*Aim of the task*: Produce a verbatim transcription of the records below, beginning at the line containing "From the tall arched window at (x=169, y=116)" and ending at the final line; include only those lines.

*Dataset extract*:
§
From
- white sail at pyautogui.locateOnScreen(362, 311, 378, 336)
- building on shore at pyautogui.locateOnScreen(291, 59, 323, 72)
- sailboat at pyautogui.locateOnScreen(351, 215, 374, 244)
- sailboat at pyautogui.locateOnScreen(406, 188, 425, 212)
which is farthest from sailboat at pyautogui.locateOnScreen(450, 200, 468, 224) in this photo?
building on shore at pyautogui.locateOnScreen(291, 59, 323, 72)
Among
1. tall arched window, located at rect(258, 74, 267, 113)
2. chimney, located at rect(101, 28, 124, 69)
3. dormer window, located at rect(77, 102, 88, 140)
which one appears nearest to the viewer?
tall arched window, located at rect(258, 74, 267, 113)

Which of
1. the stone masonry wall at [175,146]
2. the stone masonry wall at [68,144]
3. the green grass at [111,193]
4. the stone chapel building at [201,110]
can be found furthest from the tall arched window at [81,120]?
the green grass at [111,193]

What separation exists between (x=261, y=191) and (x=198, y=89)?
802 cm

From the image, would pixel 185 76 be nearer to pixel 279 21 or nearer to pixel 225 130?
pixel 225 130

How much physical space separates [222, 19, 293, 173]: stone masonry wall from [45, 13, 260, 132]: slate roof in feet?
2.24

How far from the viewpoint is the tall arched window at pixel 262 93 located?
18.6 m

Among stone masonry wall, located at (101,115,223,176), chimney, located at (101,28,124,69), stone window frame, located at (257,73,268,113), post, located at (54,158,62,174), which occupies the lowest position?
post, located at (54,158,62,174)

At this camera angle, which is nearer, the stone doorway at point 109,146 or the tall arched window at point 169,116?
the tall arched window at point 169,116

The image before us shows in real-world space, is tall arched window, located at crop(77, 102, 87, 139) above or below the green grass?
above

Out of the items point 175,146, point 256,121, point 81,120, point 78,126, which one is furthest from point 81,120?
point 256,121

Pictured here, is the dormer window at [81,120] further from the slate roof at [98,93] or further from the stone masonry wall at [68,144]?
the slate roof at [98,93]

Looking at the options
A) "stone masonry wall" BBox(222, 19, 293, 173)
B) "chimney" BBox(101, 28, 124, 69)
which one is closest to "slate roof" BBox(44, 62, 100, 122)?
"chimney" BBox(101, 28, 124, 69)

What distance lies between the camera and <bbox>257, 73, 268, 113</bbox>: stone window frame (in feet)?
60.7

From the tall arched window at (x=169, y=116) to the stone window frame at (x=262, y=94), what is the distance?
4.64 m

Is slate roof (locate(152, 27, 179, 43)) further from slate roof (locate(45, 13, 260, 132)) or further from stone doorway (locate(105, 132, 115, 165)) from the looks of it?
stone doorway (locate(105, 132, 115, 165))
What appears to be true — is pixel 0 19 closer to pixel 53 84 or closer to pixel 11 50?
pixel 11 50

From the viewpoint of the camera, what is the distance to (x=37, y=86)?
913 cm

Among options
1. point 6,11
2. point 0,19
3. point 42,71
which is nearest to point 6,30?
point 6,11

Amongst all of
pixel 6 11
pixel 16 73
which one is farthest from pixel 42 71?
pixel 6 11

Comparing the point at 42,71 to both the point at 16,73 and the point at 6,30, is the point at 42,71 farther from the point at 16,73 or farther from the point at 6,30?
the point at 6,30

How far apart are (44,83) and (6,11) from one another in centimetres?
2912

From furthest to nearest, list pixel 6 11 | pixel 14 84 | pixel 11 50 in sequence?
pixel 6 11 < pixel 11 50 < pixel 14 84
§
*Exercise response*:
From the tall arched window at (x=169, y=116) to the stone window frame at (x=262, y=94), what is the distance?
4.64 m

Is slate roof (locate(152, 27, 179, 43)) further from slate roof (locate(45, 13, 260, 132)) or further from stone doorway (locate(105, 132, 115, 165)) from the looks of it?
stone doorway (locate(105, 132, 115, 165))
What appears to be true — is pixel 0 19 closer to pixel 53 84 or closer to pixel 11 50?
pixel 11 50

From the viewpoint of the camera, what is the distance to (x=37, y=86)?
913 cm

Among options
1. point 6,11
2. point 0,19
3. point 42,71
which is nearest to point 6,30?
point 6,11

Amongst all of
pixel 6 11
pixel 16 73
which one is farthest from pixel 42 71?
pixel 6 11

Comparing the point at 42,71 to both the point at 16,73 and the point at 6,30, is the point at 42,71 farther from the point at 16,73 or farther from the point at 6,30?
the point at 6,30

How far apart are (44,83) and (6,11) from one another in centimetres?
2912

From furthest to nearest, list pixel 6 11 | pixel 14 84 | pixel 11 50 in sequence?
pixel 6 11 < pixel 11 50 < pixel 14 84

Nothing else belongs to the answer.